Eli Lilly’s tease that it wasn’t yet done with its experimental Alzheimer’s medication solanezumab has moved forward: the drug maker announced Wednesday that it was giving the treatment another go at Phase III trials.

The difference this time around is that the target audience is patients with mild Alzheimer’s. Previous tests were among mild-to-moderate patients, and failed to trigger results on both cognitive and global function targets.

Lilly is discussing the design and length of the new study with the FDA, but expects to kicks things off by the third quarter of next year.

Bernstein analyst Tim Anderson wrote in his Wednesday research note that although Lilly has told his group they don’t want to up the solanezumab dose, he thinks it would make sense to change the rules for this next round of testing, in part, because he attributed Pfizer’s bapineuzumab failure to dosing, writing the drug “likely failed in part because only very low dosing was possible.” Anderson wrote Wednesday that Lilly used 17 times the amount of solanezumab in its Phase III trials than Pfizer did of bapineuzumab. Lilly said in the fall that it was able to tease out some positive results, such as slowed cognitive decline, even though it didn’t hit the trial’s goals.
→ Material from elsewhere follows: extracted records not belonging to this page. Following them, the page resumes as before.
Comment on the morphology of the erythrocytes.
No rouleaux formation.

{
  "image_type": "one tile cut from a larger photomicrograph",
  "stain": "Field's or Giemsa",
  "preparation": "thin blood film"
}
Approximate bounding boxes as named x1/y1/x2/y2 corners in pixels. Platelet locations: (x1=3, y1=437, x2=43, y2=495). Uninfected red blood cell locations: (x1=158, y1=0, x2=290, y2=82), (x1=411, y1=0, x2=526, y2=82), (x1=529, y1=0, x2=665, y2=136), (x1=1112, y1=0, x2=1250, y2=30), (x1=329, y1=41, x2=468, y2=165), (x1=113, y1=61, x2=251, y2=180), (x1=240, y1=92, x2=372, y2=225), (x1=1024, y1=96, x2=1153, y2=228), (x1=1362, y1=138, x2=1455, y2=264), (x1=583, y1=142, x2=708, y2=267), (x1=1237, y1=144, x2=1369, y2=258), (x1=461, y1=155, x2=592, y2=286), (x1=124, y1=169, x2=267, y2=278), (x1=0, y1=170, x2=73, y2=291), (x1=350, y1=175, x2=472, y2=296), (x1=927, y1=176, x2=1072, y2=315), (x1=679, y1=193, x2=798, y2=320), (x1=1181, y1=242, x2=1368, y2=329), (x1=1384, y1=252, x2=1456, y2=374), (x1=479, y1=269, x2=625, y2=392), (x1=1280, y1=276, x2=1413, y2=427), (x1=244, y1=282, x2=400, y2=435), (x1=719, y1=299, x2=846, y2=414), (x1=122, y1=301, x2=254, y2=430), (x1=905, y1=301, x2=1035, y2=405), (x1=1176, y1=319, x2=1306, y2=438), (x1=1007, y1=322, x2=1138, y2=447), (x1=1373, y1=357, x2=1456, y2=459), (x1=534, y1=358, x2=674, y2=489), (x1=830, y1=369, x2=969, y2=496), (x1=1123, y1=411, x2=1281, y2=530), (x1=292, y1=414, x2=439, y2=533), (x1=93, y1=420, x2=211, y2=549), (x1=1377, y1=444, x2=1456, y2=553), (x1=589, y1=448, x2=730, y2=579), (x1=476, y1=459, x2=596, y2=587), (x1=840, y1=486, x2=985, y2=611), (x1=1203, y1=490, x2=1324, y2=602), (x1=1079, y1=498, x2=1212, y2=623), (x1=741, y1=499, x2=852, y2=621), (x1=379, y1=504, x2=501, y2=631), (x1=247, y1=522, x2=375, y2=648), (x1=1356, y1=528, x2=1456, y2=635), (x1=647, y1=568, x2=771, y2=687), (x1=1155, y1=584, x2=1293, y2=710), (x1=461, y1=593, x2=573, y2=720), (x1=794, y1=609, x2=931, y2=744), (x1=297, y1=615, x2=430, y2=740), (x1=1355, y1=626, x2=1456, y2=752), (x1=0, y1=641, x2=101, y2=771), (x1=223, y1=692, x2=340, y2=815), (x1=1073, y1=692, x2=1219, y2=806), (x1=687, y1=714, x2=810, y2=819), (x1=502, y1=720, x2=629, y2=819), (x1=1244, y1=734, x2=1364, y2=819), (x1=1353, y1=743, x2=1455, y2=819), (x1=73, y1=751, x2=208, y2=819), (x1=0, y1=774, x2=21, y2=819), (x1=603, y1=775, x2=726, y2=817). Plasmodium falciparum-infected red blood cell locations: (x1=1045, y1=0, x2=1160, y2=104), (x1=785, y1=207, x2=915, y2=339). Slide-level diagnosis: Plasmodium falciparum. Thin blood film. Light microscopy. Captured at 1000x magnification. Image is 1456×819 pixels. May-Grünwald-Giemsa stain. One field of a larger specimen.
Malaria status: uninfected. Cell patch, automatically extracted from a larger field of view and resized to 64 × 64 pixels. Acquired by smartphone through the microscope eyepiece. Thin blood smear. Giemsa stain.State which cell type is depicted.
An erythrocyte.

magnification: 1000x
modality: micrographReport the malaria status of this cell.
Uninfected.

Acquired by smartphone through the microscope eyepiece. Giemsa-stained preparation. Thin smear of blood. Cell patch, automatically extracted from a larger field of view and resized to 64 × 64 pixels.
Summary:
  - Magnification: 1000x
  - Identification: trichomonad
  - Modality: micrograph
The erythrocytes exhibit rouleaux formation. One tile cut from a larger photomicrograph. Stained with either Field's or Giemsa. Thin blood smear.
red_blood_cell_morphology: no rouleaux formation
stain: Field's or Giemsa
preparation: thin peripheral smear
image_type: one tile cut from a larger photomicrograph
Anderson speculated Wednesday that the higher-than-babineuzumab dose “may explain why modest efficacy was seen” in Lilly’s trials.

Hopes were never high for either of these drugs, but a December 4 research note by Anderson asks if Lilly’s Alzheimer’s pipeline isn’t already in a good place, for reasons having nothing to do with solanezumab. Instead, Anderson’s note compares Lilly’s nascent BACE inhibitor, LY2886721, which is already in Phase II trials, with Merck’s MK-8931, which only just started its Phase II trials. Both are oral, once-a-day medications that would seek to reduce the accumulation of beta-amyloid plaques which are associated with the disease, but little is known about either of these experimental therapies.